In the pursuit of new knowledge, University of Vermont faculty aren’t afraid to challenge the status quo or stretch the boundaries of their disciplines. In fact, researching against the conventionally accepted grain of the academy is a tie that binds the following handful of ¶¶Ňő̽̽ faculty in their pursuit of LGBTQ studies. While most of these faculty identify as members of the LGBTQ community themselves, all identify as researchers and scholars working to advance their fields. From health and history to higher education and human experiences, these professors are challenging the norms, presenting new perspectives and knowledge, and breaking down binaries to open a range of new possibilities.
THE PIONEER: Jacqueline Weinstock
Associate Professor of Human Development and Family Studies
Jacqueline Weinstock often revisits the first day she taught what would become HDFS 167: Sexuality & Gender Studies, the university’s first permanent LGBTQ-focused course. She designed it more than twenty years ago for LGBTQ students who were “yearning for classes that included them. They were yearning to see role models who were willing to be out and caring about, addressing, and studying LGBTQ issues.” She also believed it was imperative that human development and family studies students understand LGBTQ identities and experiences.
A scholar of human development and various marginalized communities, and an active listener above all else, Weinstock had the foresight to relocate the class to a lounge in the Living/Learning Center, “because I wanted us to have a comfortable setting.” In the moments before the class started, she recalls a handful of students she knew to be queer were “walking around, bouncing off the walls while the heterosexual students were all squished together on the couch, a little overwhelmed and a little scared about being in that room.” By the end of class, her students met on common ground, but that visual alone has stayed with her and is why the class was necessary, she says.
Flash forward to today and you’ll find that the course’s content, Weinstock’s knowledge, and her students’ acceptance of LGBTQ issues have advanced dramatically since that day in 1997. But one thing has not: her emphasis on respect and listening as a tool for change, which has been a consistent thread in her decades of research, teaching, and community engagement.

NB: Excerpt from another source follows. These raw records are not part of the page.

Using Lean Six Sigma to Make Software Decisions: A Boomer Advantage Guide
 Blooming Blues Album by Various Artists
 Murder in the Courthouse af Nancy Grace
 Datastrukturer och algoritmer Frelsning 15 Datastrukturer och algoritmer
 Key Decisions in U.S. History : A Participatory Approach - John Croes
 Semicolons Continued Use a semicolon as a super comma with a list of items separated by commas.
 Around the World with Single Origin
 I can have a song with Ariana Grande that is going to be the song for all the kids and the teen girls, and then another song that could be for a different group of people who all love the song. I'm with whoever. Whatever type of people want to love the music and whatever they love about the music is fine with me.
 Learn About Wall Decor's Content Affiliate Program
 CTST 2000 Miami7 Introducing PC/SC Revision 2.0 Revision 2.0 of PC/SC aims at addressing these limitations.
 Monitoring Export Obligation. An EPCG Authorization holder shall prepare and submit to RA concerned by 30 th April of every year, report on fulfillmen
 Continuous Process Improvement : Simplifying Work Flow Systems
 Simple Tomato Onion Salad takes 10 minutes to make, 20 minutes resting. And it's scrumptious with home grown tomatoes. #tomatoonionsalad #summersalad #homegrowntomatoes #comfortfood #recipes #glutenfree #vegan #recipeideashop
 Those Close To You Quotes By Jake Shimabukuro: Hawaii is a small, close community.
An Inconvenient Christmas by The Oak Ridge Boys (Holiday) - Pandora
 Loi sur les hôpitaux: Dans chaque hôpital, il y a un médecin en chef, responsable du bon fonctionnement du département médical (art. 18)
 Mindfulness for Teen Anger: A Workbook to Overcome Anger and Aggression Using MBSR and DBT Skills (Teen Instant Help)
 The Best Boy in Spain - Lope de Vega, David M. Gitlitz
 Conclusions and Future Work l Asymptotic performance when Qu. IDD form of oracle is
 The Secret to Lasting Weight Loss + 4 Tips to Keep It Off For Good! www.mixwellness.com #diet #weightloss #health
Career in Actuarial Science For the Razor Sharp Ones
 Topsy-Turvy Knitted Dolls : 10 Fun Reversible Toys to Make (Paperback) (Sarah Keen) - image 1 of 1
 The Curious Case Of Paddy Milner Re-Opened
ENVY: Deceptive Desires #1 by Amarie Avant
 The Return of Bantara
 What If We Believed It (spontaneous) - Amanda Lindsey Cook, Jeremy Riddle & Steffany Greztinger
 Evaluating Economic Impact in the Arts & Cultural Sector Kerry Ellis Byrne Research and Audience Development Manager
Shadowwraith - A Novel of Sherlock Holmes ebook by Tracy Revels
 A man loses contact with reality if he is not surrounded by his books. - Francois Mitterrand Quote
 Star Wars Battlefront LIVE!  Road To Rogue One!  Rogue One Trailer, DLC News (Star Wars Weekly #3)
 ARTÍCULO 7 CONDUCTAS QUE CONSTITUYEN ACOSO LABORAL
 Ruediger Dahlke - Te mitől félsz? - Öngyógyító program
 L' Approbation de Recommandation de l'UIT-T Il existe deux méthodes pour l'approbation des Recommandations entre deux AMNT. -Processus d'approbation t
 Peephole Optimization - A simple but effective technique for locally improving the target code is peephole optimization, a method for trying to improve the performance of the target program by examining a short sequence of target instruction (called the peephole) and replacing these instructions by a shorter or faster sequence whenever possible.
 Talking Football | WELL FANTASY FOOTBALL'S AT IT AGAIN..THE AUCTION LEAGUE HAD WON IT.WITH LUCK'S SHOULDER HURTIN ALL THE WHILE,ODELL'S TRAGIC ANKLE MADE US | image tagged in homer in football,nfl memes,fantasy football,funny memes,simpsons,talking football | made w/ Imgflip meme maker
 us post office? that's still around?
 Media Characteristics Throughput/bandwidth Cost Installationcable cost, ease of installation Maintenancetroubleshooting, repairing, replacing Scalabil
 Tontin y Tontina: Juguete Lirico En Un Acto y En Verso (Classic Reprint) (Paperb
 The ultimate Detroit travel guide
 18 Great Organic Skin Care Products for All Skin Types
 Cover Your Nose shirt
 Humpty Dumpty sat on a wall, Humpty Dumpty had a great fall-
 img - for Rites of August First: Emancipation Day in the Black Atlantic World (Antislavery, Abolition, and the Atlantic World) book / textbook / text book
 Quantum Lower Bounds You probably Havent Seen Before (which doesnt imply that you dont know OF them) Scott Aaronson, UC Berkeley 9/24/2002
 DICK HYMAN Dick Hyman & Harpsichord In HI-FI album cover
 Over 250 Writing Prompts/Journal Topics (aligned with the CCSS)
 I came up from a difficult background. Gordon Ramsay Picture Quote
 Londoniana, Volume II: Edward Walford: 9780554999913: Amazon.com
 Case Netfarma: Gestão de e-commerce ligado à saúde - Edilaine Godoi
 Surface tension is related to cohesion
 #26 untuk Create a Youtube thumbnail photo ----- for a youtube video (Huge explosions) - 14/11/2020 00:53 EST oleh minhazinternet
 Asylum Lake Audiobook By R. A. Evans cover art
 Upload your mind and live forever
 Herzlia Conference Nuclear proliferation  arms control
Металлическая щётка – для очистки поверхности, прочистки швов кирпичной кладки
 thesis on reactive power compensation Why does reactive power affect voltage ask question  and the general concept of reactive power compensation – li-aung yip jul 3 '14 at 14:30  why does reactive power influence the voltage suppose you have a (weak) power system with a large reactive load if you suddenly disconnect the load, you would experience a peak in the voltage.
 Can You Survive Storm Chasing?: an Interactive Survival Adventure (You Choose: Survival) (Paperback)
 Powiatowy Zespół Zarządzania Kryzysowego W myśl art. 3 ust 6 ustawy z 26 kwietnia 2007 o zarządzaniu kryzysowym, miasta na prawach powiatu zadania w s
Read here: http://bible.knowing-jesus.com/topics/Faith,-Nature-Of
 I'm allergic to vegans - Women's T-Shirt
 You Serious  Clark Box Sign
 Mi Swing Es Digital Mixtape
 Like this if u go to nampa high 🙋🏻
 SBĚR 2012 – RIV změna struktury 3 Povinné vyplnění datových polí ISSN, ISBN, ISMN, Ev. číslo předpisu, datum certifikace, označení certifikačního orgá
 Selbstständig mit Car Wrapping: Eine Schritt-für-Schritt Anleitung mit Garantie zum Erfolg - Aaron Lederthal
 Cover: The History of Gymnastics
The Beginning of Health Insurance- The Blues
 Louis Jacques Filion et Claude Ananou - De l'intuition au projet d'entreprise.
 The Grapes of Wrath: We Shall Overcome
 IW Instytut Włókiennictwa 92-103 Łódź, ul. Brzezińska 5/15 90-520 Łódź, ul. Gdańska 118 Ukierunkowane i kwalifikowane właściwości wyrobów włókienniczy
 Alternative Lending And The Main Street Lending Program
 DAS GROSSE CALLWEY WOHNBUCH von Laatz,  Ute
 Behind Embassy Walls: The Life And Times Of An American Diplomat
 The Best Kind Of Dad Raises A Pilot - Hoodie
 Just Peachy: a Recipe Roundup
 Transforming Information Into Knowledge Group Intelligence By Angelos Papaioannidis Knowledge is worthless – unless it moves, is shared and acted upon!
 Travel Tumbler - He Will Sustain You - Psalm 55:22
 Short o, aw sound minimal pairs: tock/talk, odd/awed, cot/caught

Weinstock has published extensively on lesbian relationships and friendships, gender and sexual identities, and the aging process. Her most recent book "What’s Next? The Continuing Journey of the Wake Robin Life Care Community" (Onion River Press 2019), coauthored with Professor Emerita Lynne Bond, delves deep into gerontology issues through a case study on the local Wake Robin senior-living community. However, Weinstock looks forward to bringing her research full circle by exploring cultural gaps that exist between elders, aging samesex couples, and caregivers in senior-living environments to improve inclusivity for same-sex couples in these settings.
THE QUANTITATIVE QUEER: Jason C. Garvey
Program Coordinator and Associate Professor of Higher Education and Student Affairs Administration
With every data set he analyzes or builds, Jay Garvey considers whether or not the numbers ultimately reflect the people or ideas behind them. As a professor of higher education and student affairs administration and a self-proclaimed “quantitative queer,” Garvey is equal parts data enthusiast, LGBTQ activist, and all-around student affairs and higher education expert. In his effort to improve national education research and campus climates for queer and trans students, it’s difficult to parse out where exactly one role ends and another begins.
As cohesive and intentional as his work is today, Garvey admits that improving the college experience wasn’t always his aim. In fact, it wasn’t until a queer-phobic experience during graduate school that he realized his long-term plan to become a K–12 educator wasn’t the right fit. “I took a quick turn and dove straight into student services at colleges and universities. It was around the same time that I came out as queer,” he says.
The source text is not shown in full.